20-Mei-KWI-R-702x336

PEKAN PASKAH VII (P)
Santo Ignatius Peis dari Lakoni; Santa Bertha

Bacaan I: Kis. 20:28-38

Mazmur: 68:29-30.33-35a.35b.36c; R:33a

Bacaan Injil: Yoh. 17:11b-19

Dalam perjamuan malam terakhir, Yesus menengadah ke langit dan berdoa bagi semua murid-Nya: ”Ya Bapa yang kudus, peliharalah mereka dalam nama-Mu, yaitu nama-Mu yang telah Engkau berikan kepada-Ku, supaya mereka menjadi satu sama seperti Kita. Selama Aku bersama mereka, Aku memelihara mereka dalam nama-Mu, yaitu nama-Mu yang telah Engkau berikan kepada-Ku; Aku telah menjaga mereka dan tidak ada seorang pun dari mereka yang binasa selain daripada dia yang telah ditentukan untuk binasa, supaya genaplah yang tertulis dalam Kitab Suci. Tetapi sekarang, Aku datang kepada-Mu dan Aku mengatakan semuanya ini sementara Aku masih ada di dalam dunia, supaya penuhlah sukacita-Ku di dalam diri mereka. Aku telah memberikan firman-Mu kepada mereka dan dunia membenci mereka, karena mereka bukan dari dunia, sama seperti Aku bukan dari dunia. Aku tidak meminta, supaya Engkau mengambil mereka dari dunia, tetapi supaya Engkau melindungi mereka dari pada yang jahat. Mereka bukan dari dunia, sama seperti Aku bukan dari dunia. Kuduskanlah mereka dalam kebenaran; firman-Mu adalah kebenaran. Sama seperti Engkau telah mengutus Aku ke dalam dunia, demikian pula Aku telah mengutus mereka ke dalam dunia; dan Aku menguduskan diri-Ku bagi mereka, supaya mereka pun dikuduskan dalam kebenaran.”

Renungan

Dalam Injil hari ini Yesus berdoa untuk murid-murid-Nya. Ada empat hal yang diminta oleh Yesus pada Bapa-Nya bagi kepentingan para murid. Pertama, bukan supaya mereka diambil dari dunia melainkan untuk tetap berada di tengah dunia dan memperoleh kemenangan atas dunia. Kedua, supaya para murid itu bersatu karena di mana ada perpecahan, ajaran Kristiani menjadi hambar. Ketiga, supaya Bapa melindungi para murid itu agar mereka terhindar dari segala bahaya yang mengancam kehidupan mereka. Keempat, supaya para murid itu dikuduskan dalam kebenaran.

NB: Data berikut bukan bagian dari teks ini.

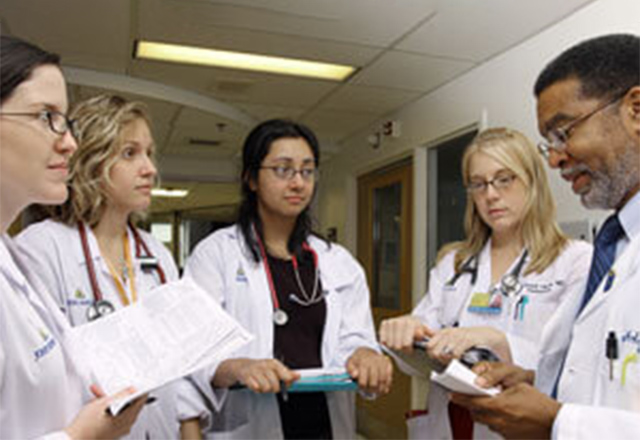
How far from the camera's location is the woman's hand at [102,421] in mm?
974

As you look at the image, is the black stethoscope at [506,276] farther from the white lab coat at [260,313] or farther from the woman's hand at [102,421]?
the woman's hand at [102,421]

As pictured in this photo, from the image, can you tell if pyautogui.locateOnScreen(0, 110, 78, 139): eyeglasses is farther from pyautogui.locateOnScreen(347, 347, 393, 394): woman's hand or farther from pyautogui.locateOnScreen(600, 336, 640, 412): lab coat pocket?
pyautogui.locateOnScreen(600, 336, 640, 412): lab coat pocket

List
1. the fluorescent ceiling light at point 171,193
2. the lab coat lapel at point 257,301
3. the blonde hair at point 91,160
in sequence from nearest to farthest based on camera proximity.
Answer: the blonde hair at point 91,160, the lab coat lapel at point 257,301, the fluorescent ceiling light at point 171,193

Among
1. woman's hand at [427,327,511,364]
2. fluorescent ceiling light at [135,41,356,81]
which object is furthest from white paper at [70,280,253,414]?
fluorescent ceiling light at [135,41,356,81]

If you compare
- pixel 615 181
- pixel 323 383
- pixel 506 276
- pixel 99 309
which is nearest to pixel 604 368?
pixel 615 181

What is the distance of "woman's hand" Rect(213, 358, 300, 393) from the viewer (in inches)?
57.9

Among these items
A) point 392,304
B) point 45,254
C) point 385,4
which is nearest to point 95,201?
point 45,254

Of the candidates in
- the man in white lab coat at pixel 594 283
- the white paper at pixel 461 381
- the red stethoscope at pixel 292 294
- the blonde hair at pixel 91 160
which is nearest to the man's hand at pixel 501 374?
the man in white lab coat at pixel 594 283

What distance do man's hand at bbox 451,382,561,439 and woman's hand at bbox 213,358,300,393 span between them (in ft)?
1.67

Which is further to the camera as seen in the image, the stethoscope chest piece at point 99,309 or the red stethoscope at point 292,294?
the red stethoscope at point 292,294

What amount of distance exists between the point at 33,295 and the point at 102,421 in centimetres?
28

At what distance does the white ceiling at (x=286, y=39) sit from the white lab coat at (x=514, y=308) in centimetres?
142

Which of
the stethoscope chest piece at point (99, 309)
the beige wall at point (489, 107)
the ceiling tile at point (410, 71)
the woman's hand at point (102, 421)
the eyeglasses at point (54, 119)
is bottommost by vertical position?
the woman's hand at point (102, 421)

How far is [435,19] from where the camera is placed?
293 centimetres
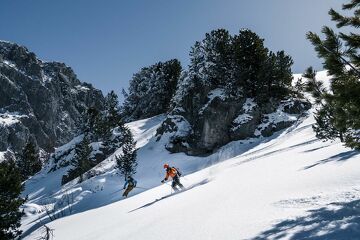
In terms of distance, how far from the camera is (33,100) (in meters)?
162

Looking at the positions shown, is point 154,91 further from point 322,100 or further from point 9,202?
point 322,100

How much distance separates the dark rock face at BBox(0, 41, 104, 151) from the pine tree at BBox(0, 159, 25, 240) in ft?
395

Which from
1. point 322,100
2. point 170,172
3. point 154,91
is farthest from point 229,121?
point 154,91

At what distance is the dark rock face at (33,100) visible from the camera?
148 metres

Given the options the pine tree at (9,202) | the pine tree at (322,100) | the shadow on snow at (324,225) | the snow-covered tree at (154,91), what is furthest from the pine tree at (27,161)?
the shadow on snow at (324,225)

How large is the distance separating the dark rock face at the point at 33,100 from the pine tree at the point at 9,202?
120440 millimetres

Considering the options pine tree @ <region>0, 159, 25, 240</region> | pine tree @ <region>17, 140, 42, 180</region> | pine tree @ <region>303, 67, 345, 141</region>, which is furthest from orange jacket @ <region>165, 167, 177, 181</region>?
pine tree @ <region>17, 140, 42, 180</region>

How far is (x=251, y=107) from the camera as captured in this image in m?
52.1

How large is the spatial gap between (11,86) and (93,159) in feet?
374

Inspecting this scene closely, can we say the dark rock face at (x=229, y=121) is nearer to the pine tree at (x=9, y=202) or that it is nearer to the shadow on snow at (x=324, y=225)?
the pine tree at (x=9, y=202)

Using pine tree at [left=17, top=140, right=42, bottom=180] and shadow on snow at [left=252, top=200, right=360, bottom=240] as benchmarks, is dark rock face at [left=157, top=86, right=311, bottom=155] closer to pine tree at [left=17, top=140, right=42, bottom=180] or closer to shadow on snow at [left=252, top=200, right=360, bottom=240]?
shadow on snow at [left=252, top=200, right=360, bottom=240]

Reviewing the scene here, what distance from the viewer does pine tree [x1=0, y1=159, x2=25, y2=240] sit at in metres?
26.7

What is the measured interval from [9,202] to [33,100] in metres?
145

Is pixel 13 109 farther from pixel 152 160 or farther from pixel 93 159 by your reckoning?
pixel 152 160
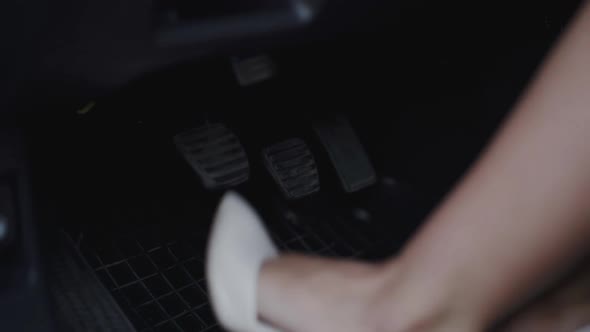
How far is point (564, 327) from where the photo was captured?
70 cm

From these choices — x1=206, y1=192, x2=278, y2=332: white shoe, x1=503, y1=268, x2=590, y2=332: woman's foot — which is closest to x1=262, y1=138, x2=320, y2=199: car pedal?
x1=206, y1=192, x2=278, y2=332: white shoe

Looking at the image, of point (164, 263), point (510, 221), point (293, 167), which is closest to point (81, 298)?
point (164, 263)

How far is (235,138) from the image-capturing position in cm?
94

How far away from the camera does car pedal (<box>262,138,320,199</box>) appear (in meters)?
0.96

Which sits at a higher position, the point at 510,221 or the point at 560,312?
the point at 510,221

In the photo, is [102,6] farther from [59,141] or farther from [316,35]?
[59,141]

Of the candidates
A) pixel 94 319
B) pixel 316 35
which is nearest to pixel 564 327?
pixel 316 35

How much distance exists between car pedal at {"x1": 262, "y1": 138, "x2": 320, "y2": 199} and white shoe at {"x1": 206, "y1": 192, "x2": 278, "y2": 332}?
0.23m

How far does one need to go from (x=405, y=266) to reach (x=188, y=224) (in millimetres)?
377

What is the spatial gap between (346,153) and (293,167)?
0.08m

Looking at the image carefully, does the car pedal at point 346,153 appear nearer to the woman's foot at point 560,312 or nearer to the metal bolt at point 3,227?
the woman's foot at point 560,312

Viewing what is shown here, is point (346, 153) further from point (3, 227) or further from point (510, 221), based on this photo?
point (3, 227)

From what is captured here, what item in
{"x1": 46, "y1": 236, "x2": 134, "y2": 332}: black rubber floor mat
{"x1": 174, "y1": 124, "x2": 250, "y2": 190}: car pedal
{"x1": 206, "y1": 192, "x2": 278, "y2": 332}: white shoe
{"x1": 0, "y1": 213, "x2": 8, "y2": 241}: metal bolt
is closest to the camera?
{"x1": 0, "y1": 213, "x2": 8, "y2": 241}: metal bolt

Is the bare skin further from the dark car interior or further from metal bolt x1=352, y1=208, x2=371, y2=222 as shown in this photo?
metal bolt x1=352, y1=208, x2=371, y2=222
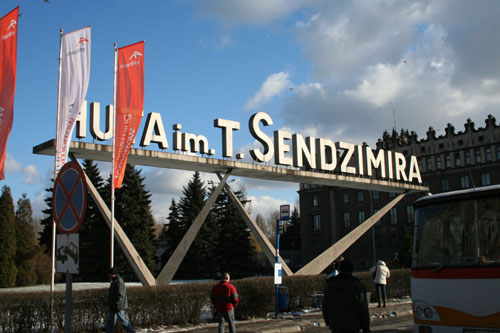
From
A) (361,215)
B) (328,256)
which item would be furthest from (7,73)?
(361,215)

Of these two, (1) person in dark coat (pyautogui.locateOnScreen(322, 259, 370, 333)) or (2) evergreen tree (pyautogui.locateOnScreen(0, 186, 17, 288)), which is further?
(2) evergreen tree (pyautogui.locateOnScreen(0, 186, 17, 288))

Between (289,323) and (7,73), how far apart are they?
12106 mm

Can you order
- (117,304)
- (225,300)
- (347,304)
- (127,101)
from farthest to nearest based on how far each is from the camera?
(127,101), (117,304), (225,300), (347,304)

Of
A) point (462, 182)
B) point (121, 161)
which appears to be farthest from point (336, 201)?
point (121, 161)

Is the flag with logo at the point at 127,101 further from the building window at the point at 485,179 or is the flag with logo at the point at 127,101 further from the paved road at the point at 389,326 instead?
the building window at the point at 485,179

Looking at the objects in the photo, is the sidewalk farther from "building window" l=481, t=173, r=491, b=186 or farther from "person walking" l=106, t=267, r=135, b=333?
"building window" l=481, t=173, r=491, b=186

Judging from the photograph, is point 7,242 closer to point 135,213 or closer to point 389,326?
point 135,213

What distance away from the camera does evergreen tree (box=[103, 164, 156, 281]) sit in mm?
51562

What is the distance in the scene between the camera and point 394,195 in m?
72.8

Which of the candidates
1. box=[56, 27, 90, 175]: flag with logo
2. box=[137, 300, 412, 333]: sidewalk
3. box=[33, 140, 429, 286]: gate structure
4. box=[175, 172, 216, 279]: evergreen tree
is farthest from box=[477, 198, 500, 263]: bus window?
box=[175, 172, 216, 279]: evergreen tree

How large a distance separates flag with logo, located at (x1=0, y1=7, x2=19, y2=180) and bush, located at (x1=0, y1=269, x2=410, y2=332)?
5.60 metres

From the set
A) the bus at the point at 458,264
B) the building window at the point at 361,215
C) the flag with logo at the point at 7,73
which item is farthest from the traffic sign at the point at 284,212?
the building window at the point at 361,215

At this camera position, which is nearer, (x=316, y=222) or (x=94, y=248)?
(x=94, y=248)

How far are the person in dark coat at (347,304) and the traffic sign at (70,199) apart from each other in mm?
3212
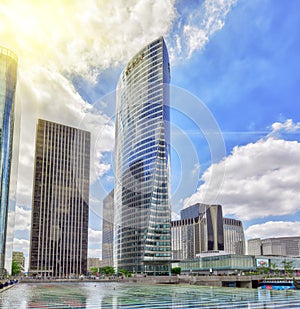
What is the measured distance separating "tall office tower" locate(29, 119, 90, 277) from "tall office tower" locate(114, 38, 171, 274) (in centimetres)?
2413

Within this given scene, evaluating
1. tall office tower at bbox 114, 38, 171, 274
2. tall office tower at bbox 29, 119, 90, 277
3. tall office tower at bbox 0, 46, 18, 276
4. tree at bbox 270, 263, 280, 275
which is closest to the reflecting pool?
A: tall office tower at bbox 114, 38, 171, 274

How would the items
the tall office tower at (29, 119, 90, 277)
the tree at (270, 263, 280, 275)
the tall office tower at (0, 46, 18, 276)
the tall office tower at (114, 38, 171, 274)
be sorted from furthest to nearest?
1. the tall office tower at (29, 119, 90, 277)
2. the tree at (270, 263, 280, 275)
3. the tall office tower at (114, 38, 171, 274)
4. the tall office tower at (0, 46, 18, 276)

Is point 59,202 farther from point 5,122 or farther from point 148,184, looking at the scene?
point 5,122

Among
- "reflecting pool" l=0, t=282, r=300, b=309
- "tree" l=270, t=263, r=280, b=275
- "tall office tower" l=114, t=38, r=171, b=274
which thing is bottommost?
"tree" l=270, t=263, r=280, b=275

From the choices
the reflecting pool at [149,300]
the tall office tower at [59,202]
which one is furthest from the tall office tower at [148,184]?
the reflecting pool at [149,300]

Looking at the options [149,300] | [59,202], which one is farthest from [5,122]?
[149,300]

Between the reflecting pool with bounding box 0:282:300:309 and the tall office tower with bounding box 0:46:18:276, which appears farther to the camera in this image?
the tall office tower with bounding box 0:46:18:276

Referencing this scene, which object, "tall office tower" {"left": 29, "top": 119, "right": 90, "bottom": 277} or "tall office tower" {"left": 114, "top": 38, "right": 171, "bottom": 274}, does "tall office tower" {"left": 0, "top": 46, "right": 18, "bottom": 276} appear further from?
"tall office tower" {"left": 29, "top": 119, "right": 90, "bottom": 277}

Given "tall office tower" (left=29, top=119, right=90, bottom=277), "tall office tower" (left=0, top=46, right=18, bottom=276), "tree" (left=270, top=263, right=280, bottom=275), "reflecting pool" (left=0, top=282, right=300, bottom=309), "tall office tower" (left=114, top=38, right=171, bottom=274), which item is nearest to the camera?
"reflecting pool" (left=0, top=282, right=300, bottom=309)

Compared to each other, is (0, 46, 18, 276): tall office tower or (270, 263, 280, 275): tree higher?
(0, 46, 18, 276): tall office tower

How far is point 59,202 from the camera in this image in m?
178

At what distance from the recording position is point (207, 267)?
423 feet

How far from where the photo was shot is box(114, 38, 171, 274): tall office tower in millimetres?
106375

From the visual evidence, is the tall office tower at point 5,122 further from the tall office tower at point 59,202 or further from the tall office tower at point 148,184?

Sungguh luar biasa bahwa Yesus mendoakan kita para murid-Nya. Mengapa Yesus mau berdoa untuk kita? Alasannya adalah karena Dia telah mengutus kita untuk melakukan tugas-tugas yang dipercayakan-Nya kepada kita dan Dia menghendaki supaya kita berhasil dalam pekerjaan-pekerjaan itu, yakni membawa sebanyak mungkin orang untuk percaya pada-Nya dan menghidupi nilai-nilai yang diajarkan-Nya. Sadarkah kita bahwa Tuhan berdoa untuk kita supaya kita menjadi orang yang baik dan berhasil dalam melakukan kehendak-Nya?

Tuhan, aku bersyukur kepada-Mu karena ternyata Engkau sangat mencintai aku, bahkan juga berdoa untukku. Amin.